Step 3: Submit Request
curl --silent --location --request POST "$BASE_URL/ext/api/cosmos/v1/address/proof/submit" \
--header 'Content-Type: application/json' \
--header 'X-Authorization: [YOUR_ADDRESS_PROVING_TOKEN]' \
--data-raw '{
"proofPayload": "PublicKey:[BASE64_PUBLIC_KEY];PublicKeyType:[PUBLIC_KEY_TYPE];WalletAddress:[WALLET_ADDRESS];Vendor:gtr;ChallengeMsg:[CHALLENGE_MSG];ProofAlgo:[PROOF_ALGORITHM];UserNonce:[YOUR_RANDOM_NONCE];PublicKeyFormat:[PEM_OR_DER];",
"base64SignedMessage": "[BASE64_SIGNATURE]"
}'
Request Fields
| Field | Required | Description |
|---|---|---|
proofPayload | Yes | The exact payload string that contains the proving metadata |
base64SignedMessage | Yes | Base64-encoded signature of the full proofPayload |
Success Response
You can expect to receive the following response on success:
{
"verifyStatus": 100000,
"verifyMessage": "proved, thank you!",
"data": null
}
Verification Logic
Internally, GTR performs the following checks:
- Resolve your VASP identity from
X-Authorization - Parse the submitted
proofPayload - Check whether the wallet address already exists with ownership proof level 3 or above
- Recompute the expected
challengeMsgfrom the authenticated VASP and payload fields - Verify the cryptographic signature using
publicKeyType,proofAlgo,publicKey,base64SignedMessage, andpublicKeyFormat - If verification succeeds, insert or update the address record as
OWNERSHIP_PROVING
Error Handling
Authentication Errors
| verifyStatus | HTTP Status | verifyMessage | Cause | Action |
|---|---|---|---|---|
100001 | 200 | unauthorized | Missing or invalid X-Authorization header | Check the token in your request |
Business Errors
| verifyStatus | HTTP Status | verifyMessage | Cause | Action |
|---|---|---|---|---|
100001 | 200 | address already exists with proof type >= 3 | The address has already been ownership-proved | Use another address, or contact GTR support if you believe the existing record is incorrect |
100001 | 200 | challenge message is not match | The submitted ChallengeMsg does not match the expected challenge | Make sure the payload fields are exactly the same as those used in API 1 |
100001 | 200 | invalid public key: the provided base64 public key does not match the expected format for key type '[TYPE]' | The public key content does not match the declared publicKeyType or publicKeyFormat | Verify your key type, key bytes, and key encoding |
100001 | 200 | invalid base64 encoding in public key or signature | The submitted public key or signature is not valid Base64 | Re-encode your public key and signature using standard Base64 |
Client Errors
| verifyStatus | HTTP Status | verifyMessage | Cause | Action |
|---|---|---|---|---|
100004 | 400 | Validation error text | Required request field is missing or invalid | Check your request body |
100001 | 200 | missing request body, have to check all the required parameters? | Request body is missing | Send a valid JSON body |
100001 | 200 | wrong json request body format, please check if theres any additional , in the tail of key:value, the last key-value should not have , concat at the tail | JSON syntax is invalid | Fix the JSON formatting |
Server Errors
| verifyStatus | HTTP Status | verifyMessage | Cause | Action |
|---|---|---|---|---|
100006 | 500 | Internal Server Error, Please contact to GTR official service, Support Id: [SUPPORT_ID] | Unsupported publicKeyType, unsupported proofAlgo, invalid format combination, or another unexpected internal exception | Verify your request values are within the supported list.
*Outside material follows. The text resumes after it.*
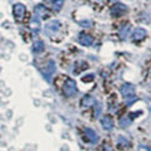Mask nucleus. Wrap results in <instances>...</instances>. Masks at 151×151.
I'll return each mask as SVG.
<instances>
[{"mask_svg": "<svg viewBox=\"0 0 151 151\" xmlns=\"http://www.w3.org/2000/svg\"><path fill=\"white\" fill-rule=\"evenodd\" d=\"M34 14H35V17L39 19H45L49 17V13L47 10V8L44 5H42V4H38L34 8Z\"/></svg>", "mask_w": 151, "mask_h": 151, "instance_id": "8", "label": "nucleus"}, {"mask_svg": "<svg viewBox=\"0 0 151 151\" xmlns=\"http://www.w3.org/2000/svg\"><path fill=\"white\" fill-rule=\"evenodd\" d=\"M50 4H52V8H53L54 12H59L64 5V0H52Z\"/></svg>", "mask_w": 151, "mask_h": 151, "instance_id": "14", "label": "nucleus"}, {"mask_svg": "<svg viewBox=\"0 0 151 151\" xmlns=\"http://www.w3.org/2000/svg\"><path fill=\"white\" fill-rule=\"evenodd\" d=\"M84 140L91 144H96L98 141V135L92 129H84Z\"/></svg>", "mask_w": 151, "mask_h": 151, "instance_id": "9", "label": "nucleus"}, {"mask_svg": "<svg viewBox=\"0 0 151 151\" xmlns=\"http://www.w3.org/2000/svg\"><path fill=\"white\" fill-rule=\"evenodd\" d=\"M63 93H64V96H67V97H72L77 93V83H76L74 79L68 78L67 81H65L64 86H63Z\"/></svg>", "mask_w": 151, "mask_h": 151, "instance_id": "2", "label": "nucleus"}, {"mask_svg": "<svg viewBox=\"0 0 151 151\" xmlns=\"http://www.w3.org/2000/svg\"><path fill=\"white\" fill-rule=\"evenodd\" d=\"M103 151H113V150H112V147H111V146L105 145V146H103Z\"/></svg>", "mask_w": 151, "mask_h": 151, "instance_id": "22", "label": "nucleus"}, {"mask_svg": "<svg viewBox=\"0 0 151 151\" xmlns=\"http://www.w3.org/2000/svg\"><path fill=\"white\" fill-rule=\"evenodd\" d=\"M137 151H151V150H150L149 146H146V145H140L139 149H137Z\"/></svg>", "mask_w": 151, "mask_h": 151, "instance_id": "21", "label": "nucleus"}, {"mask_svg": "<svg viewBox=\"0 0 151 151\" xmlns=\"http://www.w3.org/2000/svg\"><path fill=\"white\" fill-rule=\"evenodd\" d=\"M25 12H27V8L22 3H15L13 5V15L17 20H22L25 15Z\"/></svg>", "mask_w": 151, "mask_h": 151, "instance_id": "4", "label": "nucleus"}, {"mask_svg": "<svg viewBox=\"0 0 151 151\" xmlns=\"http://www.w3.org/2000/svg\"><path fill=\"white\" fill-rule=\"evenodd\" d=\"M59 28H60V22L52 20V22H49V23H47V24H45L44 32H45V34L48 37H52V35H54L55 33L59 30Z\"/></svg>", "mask_w": 151, "mask_h": 151, "instance_id": "5", "label": "nucleus"}, {"mask_svg": "<svg viewBox=\"0 0 151 151\" xmlns=\"http://www.w3.org/2000/svg\"><path fill=\"white\" fill-rule=\"evenodd\" d=\"M97 101H96V98L92 97V96H84L82 100H81V106L82 107H88V106H92L94 105Z\"/></svg>", "mask_w": 151, "mask_h": 151, "instance_id": "12", "label": "nucleus"}, {"mask_svg": "<svg viewBox=\"0 0 151 151\" xmlns=\"http://www.w3.org/2000/svg\"><path fill=\"white\" fill-rule=\"evenodd\" d=\"M127 10H129V8H127L125 4L116 3V4H113L112 5L110 13H111L112 17H122V15H125V14L127 13Z\"/></svg>", "mask_w": 151, "mask_h": 151, "instance_id": "3", "label": "nucleus"}, {"mask_svg": "<svg viewBox=\"0 0 151 151\" xmlns=\"http://www.w3.org/2000/svg\"><path fill=\"white\" fill-rule=\"evenodd\" d=\"M93 78H94V76L93 74H87V77H83V82H91L93 81Z\"/></svg>", "mask_w": 151, "mask_h": 151, "instance_id": "20", "label": "nucleus"}, {"mask_svg": "<svg viewBox=\"0 0 151 151\" xmlns=\"http://www.w3.org/2000/svg\"><path fill=\"white\" fill-rule=\"evenodd\" d=\"M101 125L106 131H111L113 129V120L111 116H102L101 117Z\"/></svg>", "mask_w": 151, "mask_h": 151, "instance_id": "11", "label": "nucleus"}, {"mask_svg": "<svg viewBox=\"0 0 151 151\" xmlns=\"http://www.w3.org/2000/svg\"><path fill=\"white\" fill-rule=\"evenodd\" d=\"M33 50L35 53H40V52L44 50V43L42 40H35L34 44H33Z\"/></svg>", "mask_w": 151, "mask_h": 151, "instance_id": "18", "label": "nucleus"}, {"mask_svg": "<svg viewBox=\"0 0 151 151\" xmlns=\"http://www.w3.org/2000/svg\"><path fill=\"white\" fill-rule=\"evenodd\" d=\"M129 32H130V25L129 24H124V25H122V28L120 29V33H119L120 38H121L122 40L126 39V37L129 35Z\"/></svg>", "mask_w": 151, "mask_h": 151, "instance_id": "17", "label": "nucleus"}, {"mask_svg": "<svg viewBox=\"0 0 151 151\" xmlns=\"http://www.w3.org/2000/svg\"><path fill=\"white\" fill-rule=\"evenodd\" d=\"M39 20H40V19H39V18H37L35 15H34V17H33V18L30 19L29 27L32 28L33 30H37V32H38V30L40 29V22H39Z\"/></svg>", "mask_w": 151, "mask_h": 151, "instance_id": "13", "label": "nucleus"}, {"mask_svg": "<svg viewBox=\"0 0 151 151\" xmlns=\"http://www.w3.org/2000/svg\"><path fill=\"white\" fill-rule=\"evenodd\" d=\"M147 35V32H146L144 28H136V29L132 32V34H131V39L132 42H140V40H142Z\"/></svg>", "mask_w": 151, "mask_h": 151, "instance_id": "6", "label": "nucleus"}, {"mask_svg": "<svg viewBox=\"0 0 151 151\" xmlns=\"http://www.w3.org/2000/svg\"><path fill=\"white\" fill-rule=\"evenodd\" d=\"M117 145H119L120 149H125V147H129L130 142L126 137H124V136H119V137H117Z\"/></svg>", "mask_w": 151, "mask_h": 151, "instance_id": "15", "label": "nucleus"}, {"mask_svg": "<svg viewBox=\"0 0 151 151\" xmlns=\"http://www.w3.org/2000/svg\"><path fill=\"white\" fill-rule=\"evenodd\" d=\"M54 72H55V63H54L53 59H50L49 62H48V65L45 67V70L43 72L44 78H45L48 82H50V76L53 74Z\"/></svg>", "mask_w": 151, "mask_h": 151, "instance_id": "10", "label": "nucleus"}, {"mask_svg": "<svg viewBox=\"0 0 151 151\" xmlns=\"http://www.w3.org/2000/svg\"><path fill=\"white\" fill-rule=\"evenodd\" d=\"M119 124H120L121 127H129L132 124V119L130 116H124V117H121V119H120Z\"/></svg>", "mask_w": 151, "mask_h": 151, "instance_id": "16", "label": "nucleus"}, {"mask_svg": "<svg viewBox=\"0 0 151 151\" xmlns=\"http://www.w3.org/2000/svg\"><path fill=\"white\" fill-rule=\"evenodd\" d=\"M79 25L83 27V28H89L92 25V22L91 20H81L79 22Z\"/></svg>", "mask_w": 151, "mask_h": 151, "instance_id": "19", "label": "nucleus"}, {"mask_svg": "<svg viewBox=\"0 0 151 151\" xmlns=\"http://www.w3.org/2000/svg\"><path fill=\"white\" fill-rule=\"evenodd\" d=\"M77 39H78V43L84 47H91L93 43V38L89 34H86V33H79Z\"/></svg>", "mask_w": 151, "mask_h": 151, "instance_id": "7", "label": "nucleus"}, {"mask_svg": "<svg viewBox=\"0 0 151 151\" xmlns=\"http://www.w3.org/2000/svg\"><path fill=\"white\" fill-rule=\"evenodd\" d=\"M121 94L125 97L127 105H131L132 102L136 100V92H135V86L131 83H124L120 88Z\"/></svg>", "mask_w": 151, "mask_h": 151, "instance_id": "1", "label": "nucleus"}]
</instances>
If the problem continues, contact GTR support with the supportId |
Important Notes
- If your request uses unsupported
publicKeyTypeorproofAlgovalues, the current server implementation may return a server-side error instead of a business validation error. - If
publicKeyFormatis omitted in the Generate Challenge step, you should usePEMwhen building the finalproofPayload. - The same address cannot be repeatedly registered once its proof level is already
3or above. - The values used in API 1 and API 2 should remain consistent.